Theory and research in cognitive psychology have helped to overcome some of the difficulties of studying consciousness through the careful analysis of dissociations between conscious and unconscious processes, and through the study of the cognitive correlates of consciousness, or processes correlated with the conscious awareness of stimuli. Although cognitive research continues to provide us with important insights into the ways information is shared between modular neural and cognitive systems, we still cannot study phenomenal consciousness directly. Therefore, developing a cognitive theory of how the phenomenal qualities of consciousness might emerge from the interaction of cognitive processes, or indeed if this is even the case, remains an intractable problem.


References

Atkinson, A.P., Thomas, M.S.C. and Cleeremans, A. (2000) 'Consciousness: mapping the theoretical landscape', Trends in Cognitive Sciences, vol.4, pp.372-82.

Kaye, H. (ed) (2010) Cognitive Psychology, Milton Keynes, The Open University.

Kaye, H. (ed) (2010) Cognitive Psychology Methods Companion, Milton Keynes, The Open University.

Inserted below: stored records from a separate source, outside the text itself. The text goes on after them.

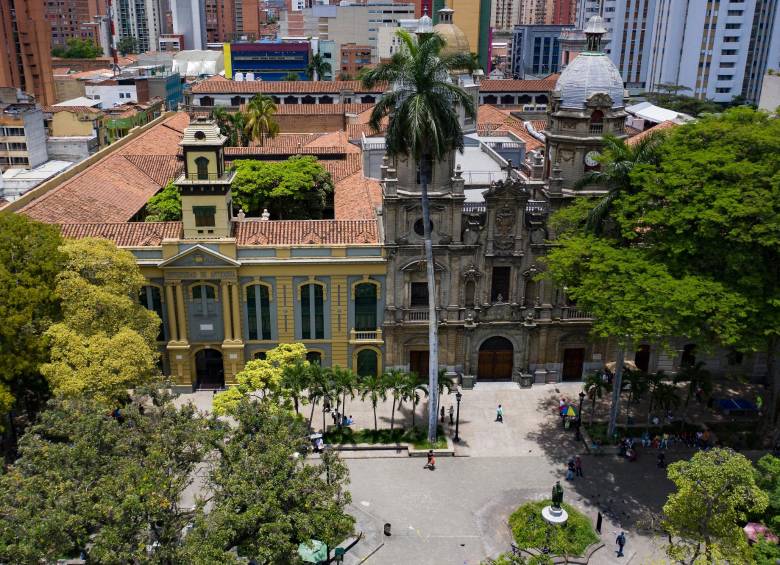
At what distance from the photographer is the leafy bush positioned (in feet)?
115

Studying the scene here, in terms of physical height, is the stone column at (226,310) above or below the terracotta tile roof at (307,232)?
below

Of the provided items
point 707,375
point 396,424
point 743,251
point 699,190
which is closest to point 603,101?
point 699,190

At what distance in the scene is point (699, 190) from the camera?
38719mm

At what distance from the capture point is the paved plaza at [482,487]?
3606cm

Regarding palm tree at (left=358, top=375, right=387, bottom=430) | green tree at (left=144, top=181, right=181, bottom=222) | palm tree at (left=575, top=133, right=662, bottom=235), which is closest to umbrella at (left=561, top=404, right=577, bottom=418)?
palm tree at (left=575, top=133, right=662, bottom=235)

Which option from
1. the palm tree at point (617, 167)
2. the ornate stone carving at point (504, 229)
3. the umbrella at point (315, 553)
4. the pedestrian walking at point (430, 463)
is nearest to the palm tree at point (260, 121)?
the ornate stone carving at point (504, 229)

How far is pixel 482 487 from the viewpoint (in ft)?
134

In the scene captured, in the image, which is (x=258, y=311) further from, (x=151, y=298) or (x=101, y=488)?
(x=101, y=488)

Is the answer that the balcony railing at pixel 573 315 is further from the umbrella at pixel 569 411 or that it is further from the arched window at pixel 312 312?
the arched window at pixel 312 312

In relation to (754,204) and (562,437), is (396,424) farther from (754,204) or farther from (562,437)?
(754,204)

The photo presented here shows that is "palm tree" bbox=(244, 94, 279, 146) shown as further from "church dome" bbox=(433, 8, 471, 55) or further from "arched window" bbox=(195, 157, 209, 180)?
"arched window" bbox=(195, 157, 209, 180)

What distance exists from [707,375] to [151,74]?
5301 inches

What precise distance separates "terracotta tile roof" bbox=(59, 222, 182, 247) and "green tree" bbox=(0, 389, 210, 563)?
60.9ft

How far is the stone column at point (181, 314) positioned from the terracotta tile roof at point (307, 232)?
16.0ft
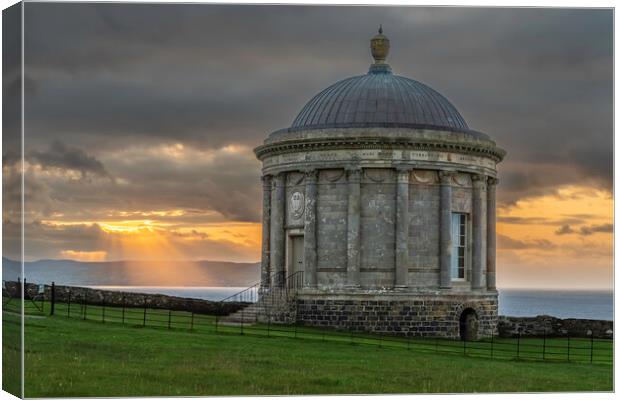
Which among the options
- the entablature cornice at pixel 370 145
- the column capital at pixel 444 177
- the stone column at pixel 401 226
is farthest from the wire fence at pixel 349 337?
the entablature cornice at pixel 370 145

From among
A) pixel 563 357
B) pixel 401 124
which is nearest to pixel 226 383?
pixel 563 357

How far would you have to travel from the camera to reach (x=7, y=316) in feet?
74.3

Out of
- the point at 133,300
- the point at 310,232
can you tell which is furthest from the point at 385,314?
the point at 133,300

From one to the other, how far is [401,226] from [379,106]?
181 inches

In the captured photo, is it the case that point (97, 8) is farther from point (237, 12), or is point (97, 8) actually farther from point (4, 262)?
point (4, 262)

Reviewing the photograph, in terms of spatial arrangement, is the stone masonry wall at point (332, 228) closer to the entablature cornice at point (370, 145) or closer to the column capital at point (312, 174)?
the column capital at point (312, 174)

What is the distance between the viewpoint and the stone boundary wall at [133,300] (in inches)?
1779

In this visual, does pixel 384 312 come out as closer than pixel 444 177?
Yes

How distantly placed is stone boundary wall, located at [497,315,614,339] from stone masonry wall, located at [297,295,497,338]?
6.07m

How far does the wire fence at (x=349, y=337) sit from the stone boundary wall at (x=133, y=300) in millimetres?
1394

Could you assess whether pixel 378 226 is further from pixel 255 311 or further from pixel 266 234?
pixel 266 234

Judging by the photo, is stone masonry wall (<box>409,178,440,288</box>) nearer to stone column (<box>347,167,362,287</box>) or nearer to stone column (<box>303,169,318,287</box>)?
stone column (<box>347,167,362,287</box>)

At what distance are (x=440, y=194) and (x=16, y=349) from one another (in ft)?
72.3

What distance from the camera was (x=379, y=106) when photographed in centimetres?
4141
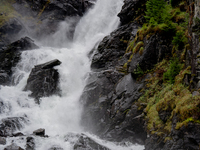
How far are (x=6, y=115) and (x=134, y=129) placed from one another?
1314 cm

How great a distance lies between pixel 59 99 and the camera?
19766 millimetres

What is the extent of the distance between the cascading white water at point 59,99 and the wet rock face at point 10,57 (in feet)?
3.52

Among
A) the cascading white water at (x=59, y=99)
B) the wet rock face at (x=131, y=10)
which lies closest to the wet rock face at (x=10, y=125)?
the cascading white water at (x=59, y=99)

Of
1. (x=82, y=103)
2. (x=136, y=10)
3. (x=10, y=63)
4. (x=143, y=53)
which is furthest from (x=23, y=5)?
(x=143, y=53)

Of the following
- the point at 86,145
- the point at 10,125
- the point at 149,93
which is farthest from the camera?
the point at 10,125

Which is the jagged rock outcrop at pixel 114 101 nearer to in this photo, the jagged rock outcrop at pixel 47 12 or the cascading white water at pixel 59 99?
the cascading white water at pixel 59 99

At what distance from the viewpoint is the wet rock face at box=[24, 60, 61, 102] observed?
20.4m

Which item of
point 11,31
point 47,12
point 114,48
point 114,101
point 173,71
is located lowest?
point 114,101

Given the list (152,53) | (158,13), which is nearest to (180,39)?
(152,53)

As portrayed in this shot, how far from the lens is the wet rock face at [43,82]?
20422 millimetres

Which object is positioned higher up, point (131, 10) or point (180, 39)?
point (131, 10)

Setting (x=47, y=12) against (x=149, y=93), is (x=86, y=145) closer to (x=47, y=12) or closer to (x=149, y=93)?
(x=149, y=93)

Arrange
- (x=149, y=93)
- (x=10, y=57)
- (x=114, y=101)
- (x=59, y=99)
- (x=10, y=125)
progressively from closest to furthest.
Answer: (x=149, y=93) < (x=114, y=101) < (x=10, y=125) < (x=59, y=99) < (x=10, y=57)

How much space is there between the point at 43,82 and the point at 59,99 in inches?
133
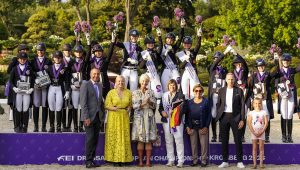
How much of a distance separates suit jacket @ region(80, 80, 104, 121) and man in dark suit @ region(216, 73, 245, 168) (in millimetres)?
2059

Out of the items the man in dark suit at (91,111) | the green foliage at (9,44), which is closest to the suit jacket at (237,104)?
the man in dark suit at (91,111)

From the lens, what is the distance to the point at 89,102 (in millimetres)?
11008

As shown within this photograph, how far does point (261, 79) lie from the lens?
1250cm

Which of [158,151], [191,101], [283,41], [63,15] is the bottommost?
[158,151]

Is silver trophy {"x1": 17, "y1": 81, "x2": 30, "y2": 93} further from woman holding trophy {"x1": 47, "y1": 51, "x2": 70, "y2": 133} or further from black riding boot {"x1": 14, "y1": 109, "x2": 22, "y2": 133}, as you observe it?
black riding boot {"x1": 14, "y1": 109, "x2": 22, "y2": 133}

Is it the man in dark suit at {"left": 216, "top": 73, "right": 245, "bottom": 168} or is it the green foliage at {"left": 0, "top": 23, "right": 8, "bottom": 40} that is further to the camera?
the green foliage at {"left": 0, "top": 23, "right": 8, "bottom": 40}

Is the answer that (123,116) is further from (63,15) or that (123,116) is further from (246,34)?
(63,15)

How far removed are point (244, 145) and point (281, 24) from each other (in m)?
21.2

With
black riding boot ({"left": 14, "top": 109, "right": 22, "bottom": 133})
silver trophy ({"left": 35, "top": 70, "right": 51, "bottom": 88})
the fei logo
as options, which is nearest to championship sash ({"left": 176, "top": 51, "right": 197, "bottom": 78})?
silver trophy ({"left": 35, "top": 70, "right": 51, "bottom": 88})

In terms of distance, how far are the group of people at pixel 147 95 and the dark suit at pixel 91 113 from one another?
2cm

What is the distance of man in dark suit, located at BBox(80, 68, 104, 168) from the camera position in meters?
10.9

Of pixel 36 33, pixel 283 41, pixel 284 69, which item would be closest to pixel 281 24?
pixel 283 41

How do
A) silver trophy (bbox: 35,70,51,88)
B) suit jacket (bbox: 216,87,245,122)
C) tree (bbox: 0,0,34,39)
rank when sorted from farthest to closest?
A: tree (bbox: 0,0,34,39), silver trophy (bbox: 35,70,51,88), suit jacket (bbox: 216,87,245,122)

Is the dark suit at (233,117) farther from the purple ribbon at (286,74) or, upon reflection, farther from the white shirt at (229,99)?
the purple ribbon at (286,74)
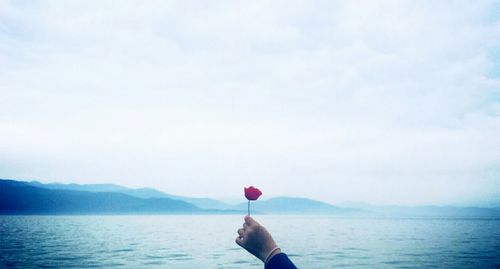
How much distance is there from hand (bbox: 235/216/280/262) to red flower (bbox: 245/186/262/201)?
19 cm

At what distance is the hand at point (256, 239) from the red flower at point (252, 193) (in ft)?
0.63

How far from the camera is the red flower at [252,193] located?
3119mm

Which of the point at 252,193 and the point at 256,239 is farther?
the point at 252,193

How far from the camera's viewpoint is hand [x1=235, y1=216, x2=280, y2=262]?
9.77ft

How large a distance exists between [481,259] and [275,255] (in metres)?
44.8

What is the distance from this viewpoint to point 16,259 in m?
35.5

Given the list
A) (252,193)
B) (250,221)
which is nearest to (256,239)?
(250,221)

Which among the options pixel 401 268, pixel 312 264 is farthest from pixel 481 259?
pixel 312 264

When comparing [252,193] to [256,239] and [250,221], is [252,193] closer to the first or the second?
[250,221]

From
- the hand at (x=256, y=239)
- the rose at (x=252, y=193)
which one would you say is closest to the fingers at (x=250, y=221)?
the hand at (x=256, y=239)

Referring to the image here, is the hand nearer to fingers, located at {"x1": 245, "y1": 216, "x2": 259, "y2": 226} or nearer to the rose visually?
fingers, located at {"x1": 245, "y1": 216, "x2": 259, "y2": 226}

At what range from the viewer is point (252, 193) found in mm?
3162

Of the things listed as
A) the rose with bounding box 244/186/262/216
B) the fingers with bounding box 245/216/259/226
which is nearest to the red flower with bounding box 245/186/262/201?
the rose with bounding box 244/186/262/216

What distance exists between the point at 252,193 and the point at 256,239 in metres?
0.39
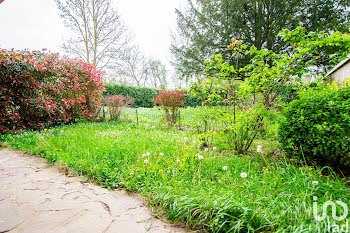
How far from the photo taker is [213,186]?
1710 mm

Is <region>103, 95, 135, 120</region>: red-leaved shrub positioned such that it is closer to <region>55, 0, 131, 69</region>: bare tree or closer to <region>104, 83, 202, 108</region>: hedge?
<region>104, 83, 202, 108</region>: hedge

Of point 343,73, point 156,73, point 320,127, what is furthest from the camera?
point 156,73

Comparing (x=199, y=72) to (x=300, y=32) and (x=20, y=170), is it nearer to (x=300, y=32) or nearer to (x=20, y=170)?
(x=300, y=32)

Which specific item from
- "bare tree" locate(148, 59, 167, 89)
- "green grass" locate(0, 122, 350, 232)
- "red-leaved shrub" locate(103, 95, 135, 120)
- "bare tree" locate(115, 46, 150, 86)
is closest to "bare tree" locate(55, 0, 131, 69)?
"bare tree" locate(115, 46, 150, 86)

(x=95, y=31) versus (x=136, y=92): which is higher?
(x=95, y=31)

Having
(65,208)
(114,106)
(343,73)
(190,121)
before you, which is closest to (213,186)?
(65,208)

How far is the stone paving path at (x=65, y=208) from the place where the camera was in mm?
1245

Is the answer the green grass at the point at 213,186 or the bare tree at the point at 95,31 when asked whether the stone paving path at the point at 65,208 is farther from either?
the bare tree at the point at 95,31

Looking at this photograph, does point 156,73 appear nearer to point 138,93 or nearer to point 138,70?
point 138,70

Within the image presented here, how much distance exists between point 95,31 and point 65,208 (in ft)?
51.5

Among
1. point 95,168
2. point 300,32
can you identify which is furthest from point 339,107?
point 95,168

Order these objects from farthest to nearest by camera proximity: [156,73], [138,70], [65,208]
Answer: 1. [156,73]
2. [138,70]
3. [65,208]

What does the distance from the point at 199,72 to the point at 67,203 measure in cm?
1169

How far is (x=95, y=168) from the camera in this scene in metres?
2.19
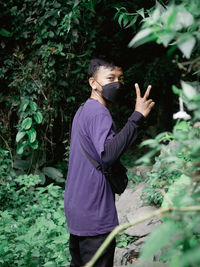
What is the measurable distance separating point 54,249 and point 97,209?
1.41 metres

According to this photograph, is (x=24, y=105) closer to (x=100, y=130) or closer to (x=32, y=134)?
(x=32, y=134)

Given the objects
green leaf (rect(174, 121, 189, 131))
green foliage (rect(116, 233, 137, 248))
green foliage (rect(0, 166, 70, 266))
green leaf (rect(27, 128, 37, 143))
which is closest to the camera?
green leaf (rect(174, 121, 189, 131))

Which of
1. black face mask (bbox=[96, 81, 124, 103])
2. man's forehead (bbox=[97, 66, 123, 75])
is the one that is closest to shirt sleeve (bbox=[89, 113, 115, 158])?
black face mask (bbox=[96, 81, 124, 103])

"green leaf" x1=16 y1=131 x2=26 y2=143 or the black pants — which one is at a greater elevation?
the black pants

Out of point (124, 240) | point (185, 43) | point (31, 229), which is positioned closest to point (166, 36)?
point (185, 43)

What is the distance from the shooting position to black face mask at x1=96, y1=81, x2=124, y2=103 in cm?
213

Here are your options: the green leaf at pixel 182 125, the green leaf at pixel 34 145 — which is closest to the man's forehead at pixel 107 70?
the green leaf at pixel 182 125

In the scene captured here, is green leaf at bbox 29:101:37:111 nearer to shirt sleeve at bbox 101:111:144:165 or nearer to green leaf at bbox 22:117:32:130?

McGrath, S.J. (2010) Schelling on the Unconscious, Research in Phenomenology, vol.40, pp.72-91.

Mende, M (2009) Hypnosis: state of the art and perspectives for the twenty-first century, Contemporary Hypnosis, vol.26, no.3, pp.179-184.

Nagel, T. (1974) What is it Like to Be a Bat?, Philosophical Review, vol. LXXXIII, no.4, pp.435-450.

Robinson, D.N. (2010) Consciousness The First Frontier, Theory & Psychology; vol.20 no.6, pp.781-93.

Robinson, D.N. (2007) Consciousness and Mental Life, New York, Columbia University Press.

von Franz, M.L. (1987) On Dreams and Death, Boston, Shambhala Publications.